I don't post there....but I do lurk there from time to time...and I have seen your posts before....



> As for my tone in this post, it your opinion and not a fact. I invite you to learn the difference between the two.


I know full well the difference, and I think people can judge for themselves if your tone is\was condescending or not....

As for the debate on Morrison, I think it is fine and so should most Blazer fans...comparisons are usually always good...and if you don't like it, then just don't enter the thread...it is a quite simple solution...there are plenty of threads I don't enter b\c I have zero interest in discussing the subjects therein...as is probably the same for everyone else....

I suspect as the season wears on this deabte will either fade away or grow in strength...The performance of the players will determine that....as it should be.


----------



## Tince (Jul 11, 2004)

Ok...someone start a Rasheed thread please.... :cheers:


----------



## yakbladder (Sep 13, 2003)

Kmurph said:


> ...and you certainly delight in calling others names, making fun of other posters and in general acting in a condescending manner..





Kmurph said:


> Blazer fan boys who try and censor any talk that THEY deem isn't Blazer centric.......those of you who do that are pathetic...


Pot. Kettle.


----------



## maxiep (May 7, 2003)

Kmurph said:


> I don't post there....but I do lurk there from time to time...and I have seen your posts before....


Sure...of course I believe you. You seem to have a burr in your saddle that comes from O-Live. I understand that you may be embarrassed to admit who you post as in there.



> I know full well the difference, and I think people can judge for themselves if your tone is\was condescending or not....


Apparently you don't know the difference between opinion and fact, as you're asking people to have an opinion on whether or not my tone was condescending. We're all entitled to our own opinions; we're not entitled to our own facts.



> As for the debate on Morrison, I think it is fine and so should most Blazer fans...comparisons are usually always good...and if you don't like it, then just don't enter the thread...it is a quite simple solution...there are plenty of threads I don't enter b\c I have zero interest in discussing the subjects therein...as is probably the same for everyone else....


Here's the sticking point. I'm fine with debates on Morrison. Whether we should have drafted him, whether he'd be a better fit, whether he'd bring in more fans, etc. I don't know why you think I'm afraid of good discussion or have an interest in squelching opinions.

My entire point regarding this thread is that this is a Blazer Forum. Adam Morrison was never a Blazer. He's a Bobcat. So why bring up a good half of basketball by him without it relating to the team? If one is going post every single time a player has a good half just to rub it in the face of those that may not have been interested in standing in a parking lot with a drawn on moustache chanting a silly slogan, IMO that's trolling.

+ + + + +

## QUESTIONS TO ANSWER
1. In the forum thread, which team does maxiep say Adam Morrison plays for?
2. Resume the forum thread on Adam Morrison, picking up right after its final sentence.
The items collected here have no connection to the forum thread.

Collected data:
+ + + + +

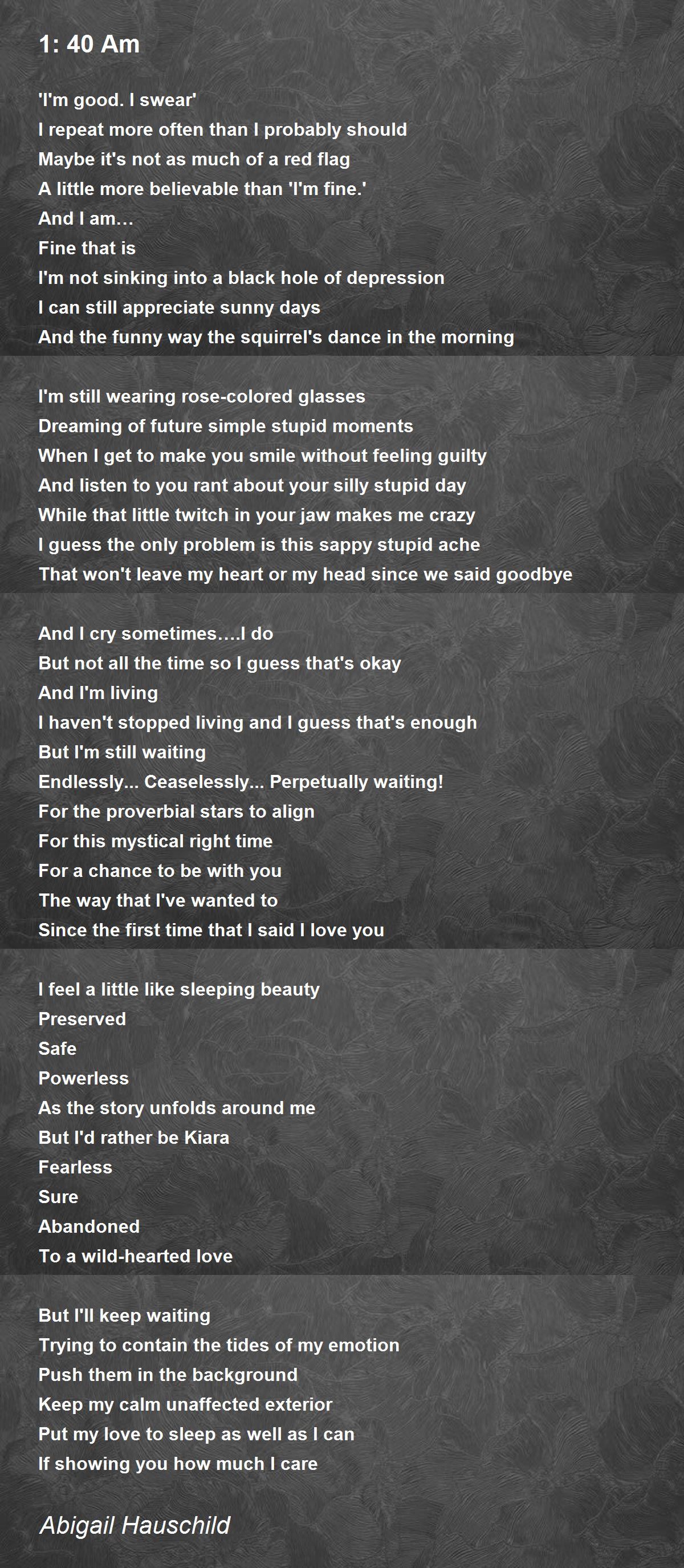 1: 40 Am

'I'm good. I swear'
I repeat more often than I probably should
Maybe it's not as much of a red flag
A little more believable than 'I'm fine.'
And I am…
Fine that is
I'm not sinking into a black hole of depression
I can still appreciate sunny days
And the funny way the squirrel's dance in the morning

I'm still wearing rose-colored glasses
Dreaming of future simple stupid moments
When I get to make you smile without feeling guilty
And listen to you rant about your silly stupid day
While that little twitch in your jaw makes me crazy
I guess the only problem is this sappy stupid ache
That won't leave my heart or my head since we said goodbye

And I cry sometimes….I do
But not all the time so I guess that's okay
And I'm living
I haven't stopped living and I guess that's enough
But I'm still waiting
Endlessly... Ceaselessly... Perpetually waiting!
For the proverbial stars to align
For this mystical right time
For a chance to be with you
The way that I've wanted to
Since the first time that I said I love you

I feel a little like sleeping beauty
Preserved
Safe
Powerless
As the story unfolds around me
But I'd rather be Kiara
Fearless
Sure
Abandoned
To a wild-hearted love

But I'll keep waiting
Trying to contain the tides of my emotion
Push them in the background
Keep my calm unaffected exterior
Put my love to sleep as well as I can
If showing you how much I care

Abigail Hauschild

+ + + + +

## RESULTS FOR EACH TASK
1. The Bobcats.

2.
> I suspect as the season wears on this deabte will either fade away or grow in strength...The performance of the players will determine that....as it should be.


I'm fine with debate. I'm not keen on trolling. But perhaps Mixum is a buddy of yours...


----------



## maxiep (May 7, 2003)

Tince said:


> Ok...someone start a Rasheed thread please.... :cheers:



At least Dirty 30 played for the Blazers.

BTW, I'm going to love watching this season when he's expected to bang down low with Nazr.


----------



## It's_GO_Time (Oct 13, 2005)

So how did Morrison do in SL today? :devil_2:


----------



## maxiep (May 7, 2003)

Kiss_My_Darius said:


> So how did Morrison do in SL today? :devil_2:


Go to the Bobcats forum and find out :angel:


----------



## It's_GO_Time (Oct 13, 2005)

maxiep said:


> Go to the Bobcats forum and find out :angel:


 As long as you promise you won't be there. :angel:


----------



## It's_GO_Time (Oct 13, 2005)

maxiep said:


> At least Dirty 30 played for the Blazers.


 Dude, dirty 30 all the way man. Sheed is like the man . . . you know he is all wet, except when he is dirty. Hell yea, can't wait to see him bang with dirty Nzar. I'm with you on that one bro.


----------



## zagsfan20 (Dec 24, 2004)

Kiss_My_Darius said:


> So how did Morrison do in SL today? :devil_2:


Scored 27 points.

Most likely will win MVP of the Orlando Summer League.


----------



## Ed O (Dec 30, 2002)

Kiss_My_Darius said:


> So how did Morrison do in SL today? :devil_2:


27 points on 7 of 19 shooting. 4 rebounds (all defensive). 2 assists. 0 steals. 3 TOs. 0 blocks.

12 of 13 from the line and 1 of 4 from three point range. 

In 33 minutes.

http://www.nba.com/media/magic/PacersBobcats071406.pdf

Ed O.


----------



## Ed O (Dec 30, 2002)

http://www.nba.com/media/magic/06slstats_bobcats.pdf

"Ammo" scored well, primarily because of his ability to get and make free throws, but shot like crap in Orlando otherwise. Sub-40% shooting from the floor, sub-29% from 3 point range.

He also didn't do anything else well. 13 rebounds in 5 games. Twice as many fouls (20) as assists (10). 1 steal and 2 blocks in 145 minutes. 

I hope he's better than this for Charlotte...

Ed O.


----------



## Kmurph (May 7, 2003)

http://www.oregonlive.com/weblogs/blazersoregonian/

Maybe you should tell the Oregonian to "move on" Maxie....


----------



## Tince (Jul 11, 2004)

Kmurph said:


> http://www.oregonlive.com/weblogs/blazersoregonian/
> 
> Maybe you should tell the Oregonian to "move on" Maxie....


 We better catch up and get a thread going about Tyrus Thomas too then...and Aaron Miles...and Ime Udoka.


----------



## maxiep (May 7, 2003)

Kmurph said:


> http://www.oregonlive.com/weblogs/blazersoregonian/
> 
> Maybe you should tell the Oregonian to "move on" Maxie....


And perhaps you should tell us all to "grow up". Don't be all hurtbutt because you can't handle what you throw out.

BTW, are you now going to tell me what your moniker is on O-Live or do you not have the stones? I'm guessing the latter.


----------



## maxiep (May 7, 2003)

Tince said:


> We better catch up and get a thread going about Tyrus Thomas too then...and Aaron Miles...and Ime Udoka.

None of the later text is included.